2. Section 2(d), Limitation Act, 1963.

3. Emphasis added.

4.6. Change not suggested.-

We have carefully considered the suggestion. But, as no practical difficulty has been caused by the present position, we do not think it necessary to accept the suggestion.

4.7. Section 2(5), clause (b).-

This takes us to clause (b) of the definition of "bond". That clause includes "any instrument attested by a witness and not payable to order1 or bearer, whereby a person obliges himself to pay money to another." This clause requires two positive conditions, and one negative condition. The positive conditions are that the instrument

(i) must be one whereby a person obliges himself to pay money to another; and

(ii) must be attested.

The negative condition is that it must not be payable to order or bearer. We shall first discuss the positive conditions.

1. Hiralal v. Queen Empress, 1895 ILR Cal 757.

4.8. Importance of the word 'obligation'.-

The crucial word in clause (b) of the definition is the word "obliges" and, therefore, no document can be a "bond" unless it is one which, by itself, creates the obligation to pay the money. The obligation, it is generally held, should not, therefore, be a pre-existing one. Where the liability already exists, a subsequent document merely reproducing the nature of the obligation does not itself create a fresh obligation and therefore, for the purposes of the law of stamp, it remains an "agreement"; and does not come within the definition of "bond".1

1. (a) Mal Dhan Gupta v. Board of Revenue, 1969 All p 333;

(b) West Coast Electroplating Company Ltd. v. Sreedharan, 1971 Ker Law Times 383.

4.9. On the same principle, that is to say, in the absence of words expressly creating an obligation, courts generally take the view that an entry in the books of account of the plaintiff, which acknowledges a debt and is signed by the debtor, is not necessarily a bond. If it is a mere balance struck, it is an acknowledgment; if it is followed by words like "baki dena". It amounts to an agreement; and if it embodies a promise to pay, it is chargeable as a bond1-2-3 if the other formalities required by the definition of bond are present. The other positive condition is of attestation-a solemn formality.

1. Daula v. Ganda, 35 Punj Records 1903 (FB).

2. Gulab Chand v. Bhama Naik, 1972 MP 14 63.

3. Dulabh v. Rahman, ILR 14 Born 511.

4.10. Comparison with promissory note.-

So much as regards the two positive conditions in clause (b). The negative condition requires that the instrument should not be payable to order or bearer, the object of this requirement being that if the instrument is payable to order or bearer, it could fall under the definition of "promissory note", which is governed by special charging provisions and other special provisions. A comparison with the definition of "promissory note" would be useful at this stage. Under the Stamp Act,1 a promissory note means a promissory note as defined by the Negotiable Instruments Act, 1881. The definition also contains an inclusive portion, but that portion is not relevant for the present purpose.

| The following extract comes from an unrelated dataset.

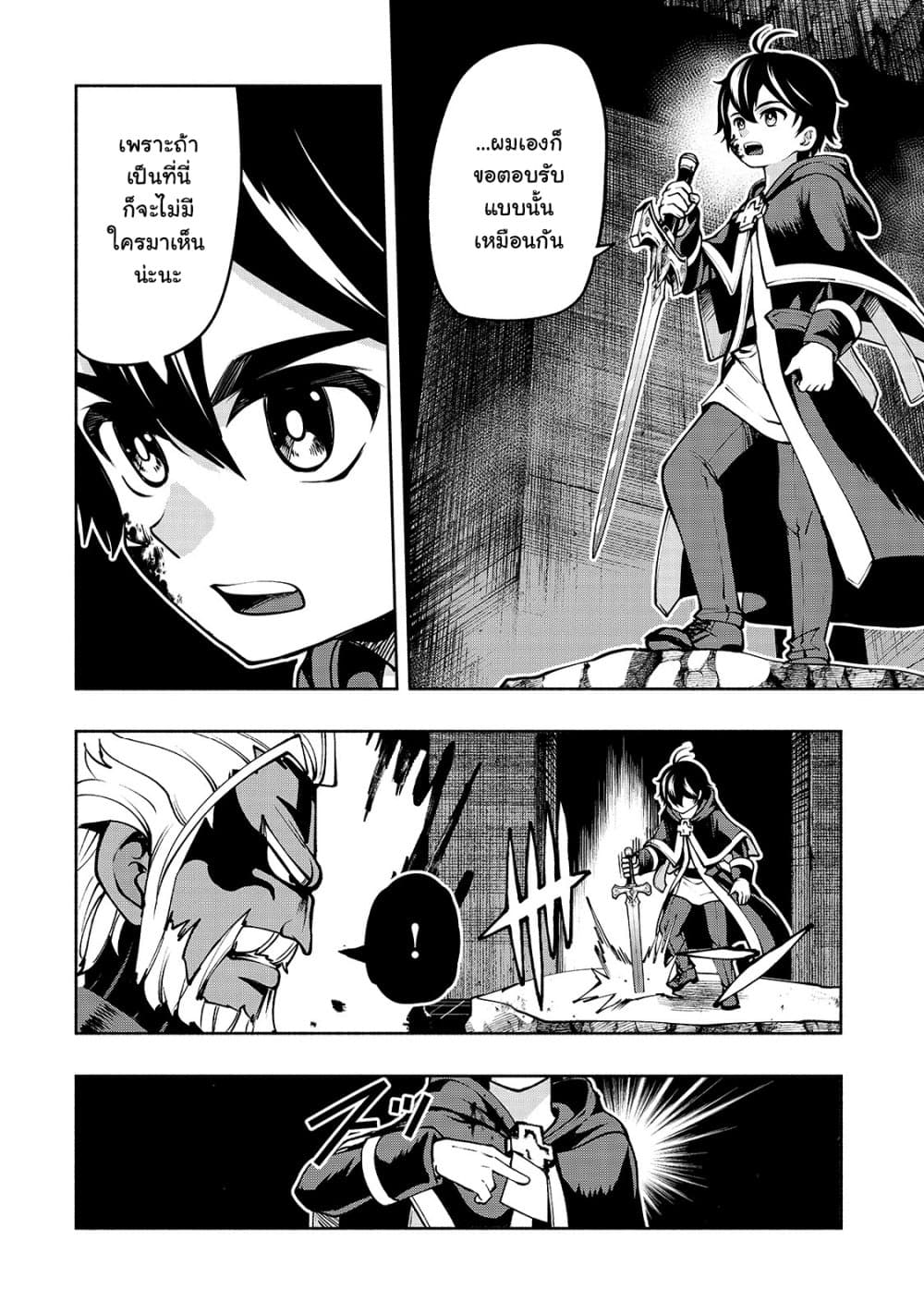 The Reincarnated 「Sword Saint」 Wants to Take it Easy page 2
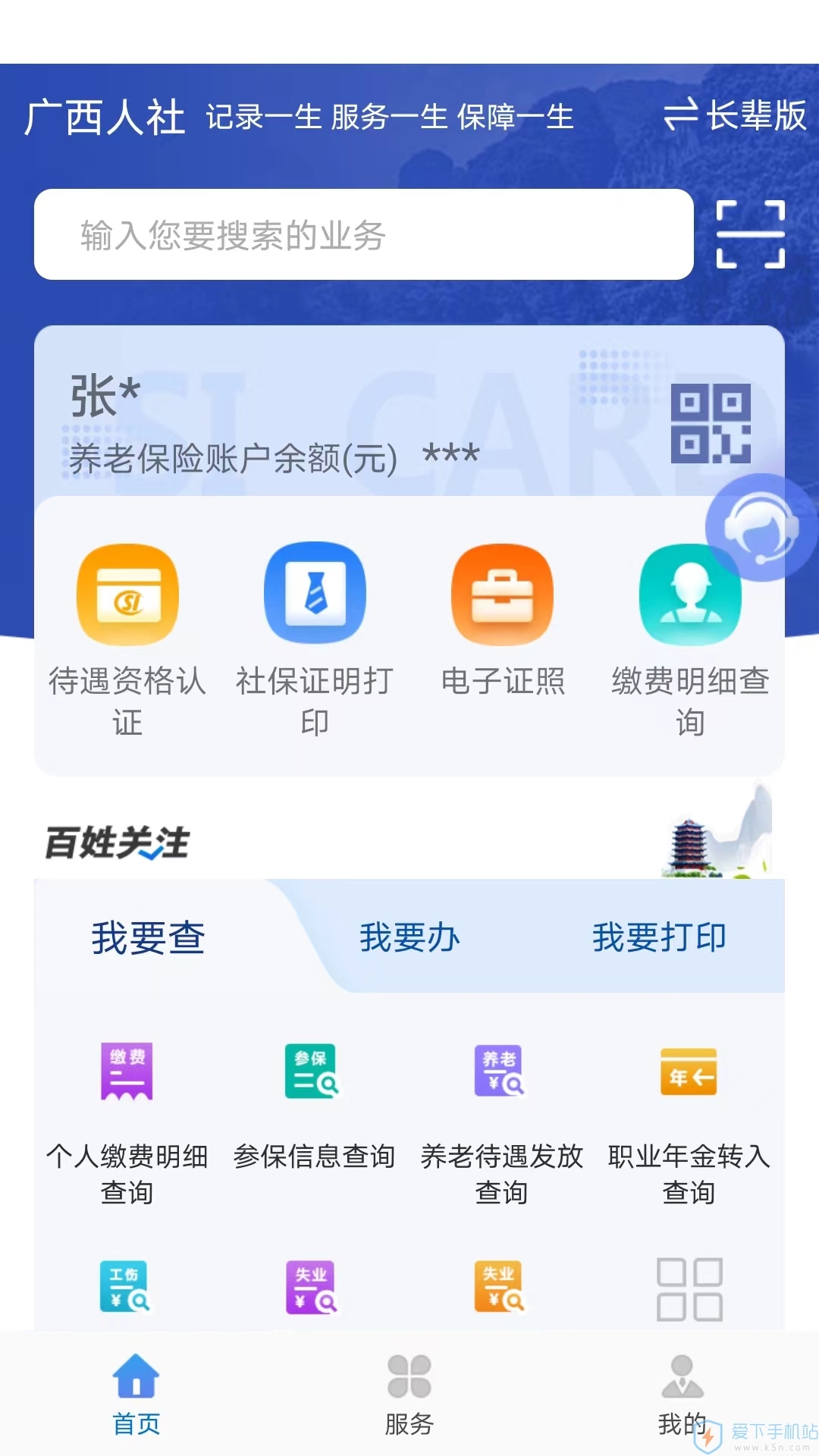 广西人社安卓版下载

Under the Negotiable Instruments Act,2 a promissory note is an instrument in writing, containing an unconditional undertaking to pay a certain sum of money only to, or to the order of, a certain person or to the bearer of the instrument. No doubt, there are some instruments which do not amount to bonds within the Stamp Act, because they are not attested as required by clause (b). There are, on the other hand, some documents which do not amount to 'promissory notes' under the Negotiable Instruments Act, because the sum is not certain or the undertaking not unconditional.

1. Section 2(22).

2. Section 4, Negotiable Instruments Act, 1881.